Für Chris Sullivan ist wichtig, dass die Leute in der Weinstadt Würzburg auf den Biergeschmack kommen und offen für Neues sind. Da bedarf es schon einer Menge Pioniergeist und Selbstbewusstsein. Beides hat der schlaksige Amerikaner, der zu Halloween auch mal im Skelettkostüm durch Würzburg joggt, aus seiner alten Heimat Oregon mitgebracht.
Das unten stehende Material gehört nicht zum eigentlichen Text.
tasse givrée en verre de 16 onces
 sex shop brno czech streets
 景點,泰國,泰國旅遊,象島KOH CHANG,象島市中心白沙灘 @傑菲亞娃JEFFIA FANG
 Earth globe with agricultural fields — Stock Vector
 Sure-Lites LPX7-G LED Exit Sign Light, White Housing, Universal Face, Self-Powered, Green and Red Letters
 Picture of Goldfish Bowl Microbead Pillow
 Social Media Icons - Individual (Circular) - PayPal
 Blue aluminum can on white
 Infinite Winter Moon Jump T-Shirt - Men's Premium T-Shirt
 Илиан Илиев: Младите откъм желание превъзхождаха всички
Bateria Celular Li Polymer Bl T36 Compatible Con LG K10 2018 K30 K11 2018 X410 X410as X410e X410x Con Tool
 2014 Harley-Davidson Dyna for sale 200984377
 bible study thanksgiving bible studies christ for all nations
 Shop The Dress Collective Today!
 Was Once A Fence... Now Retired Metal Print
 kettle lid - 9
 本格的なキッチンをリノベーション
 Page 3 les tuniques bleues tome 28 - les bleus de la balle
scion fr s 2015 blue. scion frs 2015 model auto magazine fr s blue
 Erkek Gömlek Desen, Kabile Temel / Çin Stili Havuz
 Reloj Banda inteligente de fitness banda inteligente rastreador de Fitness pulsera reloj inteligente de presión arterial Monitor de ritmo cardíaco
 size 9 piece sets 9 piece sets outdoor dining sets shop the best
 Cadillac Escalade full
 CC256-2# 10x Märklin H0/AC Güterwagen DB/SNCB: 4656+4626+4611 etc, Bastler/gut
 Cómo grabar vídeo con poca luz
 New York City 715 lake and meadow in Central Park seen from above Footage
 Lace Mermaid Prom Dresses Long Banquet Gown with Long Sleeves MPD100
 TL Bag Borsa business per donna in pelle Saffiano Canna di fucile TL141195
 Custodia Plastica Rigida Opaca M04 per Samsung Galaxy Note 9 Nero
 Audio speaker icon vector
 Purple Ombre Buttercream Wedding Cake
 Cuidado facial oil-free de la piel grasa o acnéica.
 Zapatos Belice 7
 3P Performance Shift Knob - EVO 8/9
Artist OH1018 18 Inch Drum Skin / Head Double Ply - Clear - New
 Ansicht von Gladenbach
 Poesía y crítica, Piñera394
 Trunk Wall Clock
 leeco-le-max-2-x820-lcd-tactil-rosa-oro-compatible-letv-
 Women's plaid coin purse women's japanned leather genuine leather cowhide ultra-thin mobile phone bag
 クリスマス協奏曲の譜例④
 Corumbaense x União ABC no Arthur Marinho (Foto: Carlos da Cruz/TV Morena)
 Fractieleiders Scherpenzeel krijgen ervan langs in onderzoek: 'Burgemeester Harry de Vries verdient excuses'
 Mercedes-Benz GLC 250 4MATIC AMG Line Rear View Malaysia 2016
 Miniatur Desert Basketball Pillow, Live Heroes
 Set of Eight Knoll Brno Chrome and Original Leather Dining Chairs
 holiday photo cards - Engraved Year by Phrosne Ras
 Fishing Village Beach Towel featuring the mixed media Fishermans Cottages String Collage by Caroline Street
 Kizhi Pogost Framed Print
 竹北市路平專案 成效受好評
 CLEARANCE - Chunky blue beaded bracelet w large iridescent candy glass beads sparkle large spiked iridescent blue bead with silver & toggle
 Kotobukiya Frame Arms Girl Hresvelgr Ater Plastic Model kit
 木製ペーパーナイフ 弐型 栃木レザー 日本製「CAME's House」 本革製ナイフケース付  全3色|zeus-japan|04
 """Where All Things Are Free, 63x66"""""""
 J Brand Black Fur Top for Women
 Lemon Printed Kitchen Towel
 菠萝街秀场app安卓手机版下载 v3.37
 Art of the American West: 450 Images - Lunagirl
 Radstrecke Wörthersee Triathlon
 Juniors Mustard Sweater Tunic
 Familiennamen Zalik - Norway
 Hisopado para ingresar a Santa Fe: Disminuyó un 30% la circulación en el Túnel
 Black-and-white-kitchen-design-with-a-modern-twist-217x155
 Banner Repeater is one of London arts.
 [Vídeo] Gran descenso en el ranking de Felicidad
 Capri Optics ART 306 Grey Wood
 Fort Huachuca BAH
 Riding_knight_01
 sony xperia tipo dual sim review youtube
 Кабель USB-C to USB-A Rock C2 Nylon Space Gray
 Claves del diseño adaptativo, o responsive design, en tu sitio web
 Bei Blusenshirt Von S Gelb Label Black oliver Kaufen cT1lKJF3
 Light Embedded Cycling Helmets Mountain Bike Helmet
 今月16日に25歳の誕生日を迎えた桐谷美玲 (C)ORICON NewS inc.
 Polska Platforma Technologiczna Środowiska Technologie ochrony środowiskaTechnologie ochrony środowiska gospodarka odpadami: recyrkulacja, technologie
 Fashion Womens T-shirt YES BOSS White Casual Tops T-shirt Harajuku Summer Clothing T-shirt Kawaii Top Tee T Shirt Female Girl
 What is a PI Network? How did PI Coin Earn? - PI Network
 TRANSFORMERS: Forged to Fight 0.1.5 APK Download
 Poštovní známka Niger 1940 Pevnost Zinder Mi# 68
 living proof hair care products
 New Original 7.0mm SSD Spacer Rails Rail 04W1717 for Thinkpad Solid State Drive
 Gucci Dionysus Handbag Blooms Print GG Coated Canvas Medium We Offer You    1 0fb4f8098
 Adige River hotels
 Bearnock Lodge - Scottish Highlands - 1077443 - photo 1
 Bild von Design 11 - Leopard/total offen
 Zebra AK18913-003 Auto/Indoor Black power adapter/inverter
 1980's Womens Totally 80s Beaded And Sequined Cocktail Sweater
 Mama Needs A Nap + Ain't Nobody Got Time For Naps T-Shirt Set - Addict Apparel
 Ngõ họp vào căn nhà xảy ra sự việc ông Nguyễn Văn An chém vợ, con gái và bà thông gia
„SMaSH“ taufte er seine kleine Marke, das steht für „Single Malt and Single Hop“, also eine Sorte Malz und Hopfen. Statt dem Craft-Beer-Trend mit exotischen Aromen zu folgen, beschreitet Sullivan den entgegengesetzten Weg. Er treibt das Reinheitsgebot gewissermaßen auf die Spitze und setzt auf erlesenste Zutaten: „Mein Bier wird mit Barke, einer alten Gerstensorte, gebraut, die ihm einen einzigartigen historischen Malzcharakter verleiht. Beim Hopfen verwende ich Tettnanger, eine der ältesten Hopfensorten“, erklärt Sullivan.
Bei den Namen seiner Biere setzt er auf kreatives Lokalkolorit. Den Anfang machte er vor ein paar Jahren mit seinem hopfigen „Herbipolis Retro Lager“. Herbipolis, die „Kräuterstadt“, ist der lateinisierte Name für Würzburg. Und der ist bei diesem Bier Programm: Ein feiner Zitrusduft erfreut die Nase, aber auch eine aufregende Gewürznote.
Nicht nur das. Sogar „Pinienharz, sonnengetrocknetes Stroh und ein wenig grüner Apfel“ wollen die Bierexperten des Ladens „Bierothek“, wo Sullivan unter anderem seine Kreationen vertreibt, bei ihrer Schnuppertour entdeckt haben. „Dabei kommt alles nur aus dem Hopfen“, versichert der Bierkünstler mit Holzfällerhemd und Hipsterbart stolz.
Würzburger Whisky: Vier Fässer für ein Halleluja!
„82 Chapters to Newcastle“ heißt die kleine neue Marke mit dem humorvollen Marketing: „Gebrannt in Schottland, gereift an besonderen Orten Schlandlands ...“ Bei der Frankfurt International Trophy, der Fachmesse fürs Alkoholische, zeichneten Sommeliers, Fachjournalisten und Brennmeister den achtjährigen Single Malt „Vier Fässer für ein Halleluja“ auf Anhieb mit Gold aus, erklärt Hadrian Bromma, der das Projekt mit Vater und Schwiegervater betreibt. Der Name spielt auf den Reifeprozess an. „Die meisten Whiskys reifen ihre volle Zeit in einem einzigen Fass. Unser Whisky wechselt das Fass vier Mal.“
Zwar wird er in der schottischen „Highland Distillerie Ardmore“ gebrannt und reift dort seine ersten Jahre. Veredelt aber wird er im Hofkeller der Residenz, wo er mit Tausenden Weinfässern das besondere Klima atmen kann.
„Vor allem ist die Luft extrem trocken. Außerdem ist es verglichen mit anderen Kellern recht warm“, so Bromma. Die Folge ist, dass sich einiges des edlen Stoffs in Luft auflöst. „Diese ‚Angels Share‘ genannte Verdunstung beträgt happige 20 Prozent“, erklärt der Experte, „dafür hat das Endprodukt ein intensives Finish.“ Das schmeckt man.
Der Stadtrundgang endet übrigens dort, wo er begann: Auf der Mainbrücke später am Abend, als die Touristen sich längst wieder ins Hotel oder auf ihr Schiff verkrümelt haben. Auf der einen Seite leuchtet die Altstadt-Skyline mit Rathaus und Kirchtürmen, auf der anderen geht der Mond auf über der Festung. Ein Hochgenuss. Geht mit Wein, Bier, Whisky – oder ganz pur!